Army discipline was harsh, and during this campaign over 500 British soldiers were flogged - a punishment toll that caused such an uproar back in England that corporal punishment in the army was thereafter banned. Redcoats and Zulus also dispels some of the popular myths surrounding the Zulu War, especially the long-held notion that the loss of so many troops at Isandlwana was down to problems with ammunition supplies. The book's co-authors argue strongly that the Zulu army simply outmanoeuvred and outfought the British that day, so the battle should be seen less as a British defeat than a great Zulu victory. Dr Adrian Greaves, editor of the Journal of Anglo-Zulu War Historical Society and author of several books on the major battles of the Zulu War, has assembled a distinguished group of contributors, including writer and broadcaster Ian Knight, who has written some 25 books on different aspects of the Zulu wars and Major Martin Everett, curator of the South Wales Borderers Museum in Brecon. Each has drawn on extensive archival sources and eyewitness accounts (much of this material in private collections) and the result is overwhelmingly a work of original research, making it one of the most authoritative books in print on this subject. Redcoats and Zulus should appeal not just to diehard Zulu War buffs but to anyone interested in British military or colonial history.
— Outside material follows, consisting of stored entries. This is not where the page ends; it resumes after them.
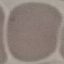

Result: negative for malaria parasites. Giemsa stain. Thin blood film. Automatically extracted cell patch, resized to 64 × 64 pixels. Photographed with a smartphone camera at the microscope eyepiece.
State which parasite is depicted.
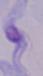

This is a trypanosome.

1000x magnification. Photomicrograph.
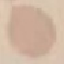

Summary:
  - Result: no malaria parasites detected
  - Image type: cell patch, automatically extracted from a larger field of view and resized to 64 × 64 pixels
  - Capture: smartphone camera at the microscope eyepiece
  - Stain: Giemsa
  - Preparation: thin smear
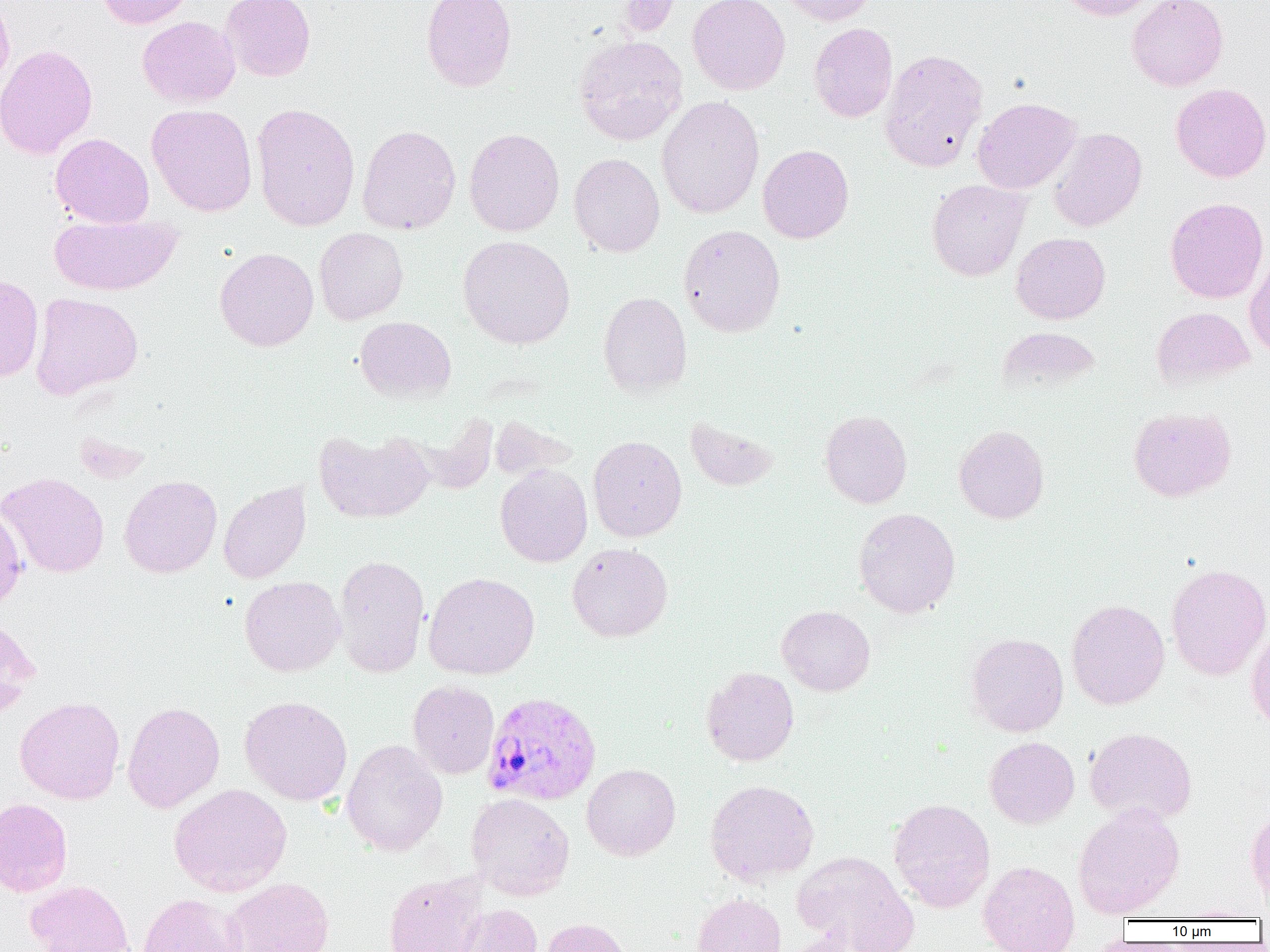

Approximate bounding boxes as (x1, y1, x2, y2) in pixels. Plasmodium vivax-infected red blood cell locations: (482, 691, 602, 807). Uninfected red blood cell locations: (95, 0, 196, 29), (219, 0, 316, 81), (421, 0, 517, 92), (615, 0, 680, 37), (688, 0, 790, 95), (779, 0, 875, 26), (1059, 0, 1162, 21), (1127, 0, 1228, 91), (0, 1, 15, 94), (137, 16, 241, 107), (809, 23, 897, 123), (573, 34, 688, 146), (0, 43, 98, 160), (879, 49, 988, 172), (1170, 83, 1270, 182), (656, 96, 764, 219), (972, 97, 1081, 194), (251, 102, 361, 232), (146, 104, 257, 217), (357, 124, 461, 235), (1048, 127, 1147, 232), (464, 128, 565, 237), (50, 133, 154, 228), (758, 144, 854, 243), (568, 153, 665, 257), (926, 179, 1030, 281), (1165, 197, 1269, 304), (49, 213, 182, 295), (678, 224, 786, 337), (314, 228, 408, 325), (1011, 233, 1110, 324), (458, 236, 575, 349), (215, 247, 319, 352), (1244, 250, 1270, 360), (0, 273, 44, 382), (598, 291, 692, 398), (30, 292, 144, 400), (1151, 307, 1255, 389), (355, 316, 456, 402), (996, 327, 1100, 395), (1128, 406, 1236, 501), (819, 409, 913, 508), (684, 415, 780, 491), (490, 416, 576, 481), (954, 425, 1049, 524), (314, 428, 434, 524), (588, 435, 687, 543), (495, 463, 593, 567), (1, 472, 109, 578), (119, 475, 222, 578), (218, 481, 311, 584), (0, 504, 27, 613), (853, 507, 961, 618), (567, 542, 673, 642), (333, 554, 430, 678), (1166, 563, 1270, 681), (423, 572, 540, 680), (239, 576, 345, 677), (1066, 599, 1170, 710), (777, 605, 875, 696), (0, 615, 41, 719), (1246, 627, 1270, 734), (965, 632, 1069, 737), (701, 666, 799, 766), (407, 680, 499, 779), (15, 695, 125, 804), (240, 696, 353, 805), (122, 701, 224, 813), (1084, 726, 1197, 825), (984, 737, 1079, 829), (341, 739, 448, 856), (582, 763, 680, 860), (704, 779, 819, 886), (169, 784, 292, 897), (466, 793, 574, 900), (0, 798, 72, 896), (888, 798, 995, 912), (1073, 803, 1184, 918), (1246, 809, 1270, 903), (792, 851, 918, 952), (977, 859, 1080, 952), (384, 873, 485, 952), (225, 877, 334, 952), (25, 879, 134, 952), (138, 893, 248, 952), (692, 893, 786, 952), (453, 903, 543, 952), (1177, 905, 1261, 921), (540, 917, 632, 952). Slide-level diagnosis: Plasmodium vivax. Captured at 1000x magnification. Thin blood film. Single field of view. Image is 1270×952 pixels. Light microscopy.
Give the position of every malaria parasite.
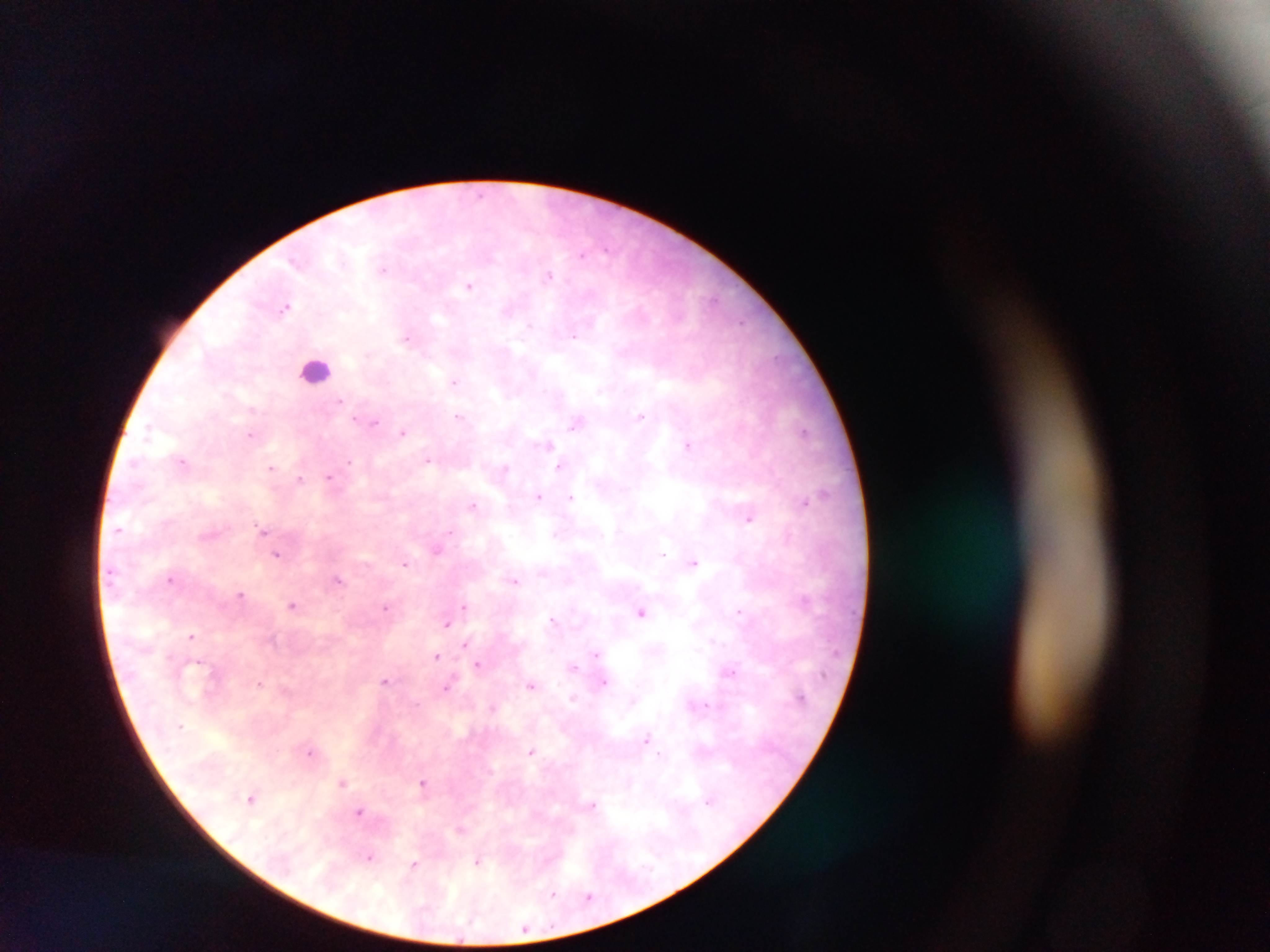

Approximate centers as x y in pixels.
Malaria parasites: 583 254; 384 268; 548 274; 468 286; 286 306; 409 337; 456 382; 641 416; 459 417; 577 423; 403 432; 804 432; 252 434; 547 444; 688 444; 428 459; 183 461; 562 465; 272 467; 330 477; 299 480; 824 494; 539 496; 571 497; 805 503; 474 504; 750 517; 120 529; 264 533; 268 537; 436 549; 661 552; 278 555; 694 562; 405 563; 172 579; 338 580; 514 580; 242 595; 805 600; 293 604; 465 605; 388 606; 740 611; 641 612; 555 619; 447 622; 192 636; 465 644; 597 654; 437 656; 479 665; 574 667; 731 670; 386 680; 604 682; 259 683; 532 685; 448 686; 647 740; 310 751; 532 751; 343 781; 424 784; 253 798; 711 800; 360 812; 462 829; 371 857; 479 861; 415 864; 553 894; 589 896; 525 928.

Leukocyte locations: 315 369. Image is 1270×952 pixels. Collected in Ghana. Mobile-phone photograph taken through the microscope. Thick blood smear. One field of view.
IF YOU LIKE THIS, TRY... Rorke's Drift: By those who were there, by Alan Baynham Jones and Lee Stevenson. With his face to the foe: The death of the Prince Imperial, by Ian Knight. Andy Smith FRGS FCIJ The British Army Review Spring 2005

Thursday 12th of January 2006 08:36:55 PM

Review By : Elizabeth Hogan

A review of the review by Major Mike Snook of the Royal Regiment of Wales. In the British Army Review Spring 2005, Major Snook stated that he was ‘glad to have added this second book to his collection’. The book marked the 125th Anniversary of the war and Adrian Greaves, the book’s editor, has collated a rather good collection of learned articles from the excellent journals of the Anglo Zulu War Historical Society. Major Snook describes Redcoats and Zulus as ‘this excellent Pen & Sword production’ and contributors include Adrian Greaves, Ian knight and Brian Best. The book deals with all aspects of the Zulu War from the political causes to the conclusion and capture of King Cetshwayo. Snook writes that the two essential points, in his opinion, are firstly that the contributors all know what they doing, having studied the AZW in depth, ‘unlike some of our revisionist chums’, and secondly, that Dr Greaves has chosen ‘a spread of articles that pretty much cover the AZW from beginning to end, and which address all the major issues along the way’. Snook complements the book by adding; ‘If you are a serious AZW buff, or even if you are coming to the subject for the first time, you are on safe ground with expending your pennies here; thoughtful, original, different, learned and interesting. There is plenty of good meaty history to reflect on here’.

 His advice? ‘Go and buy it now’. Snook generously gives the book a ‘Highly recommended’.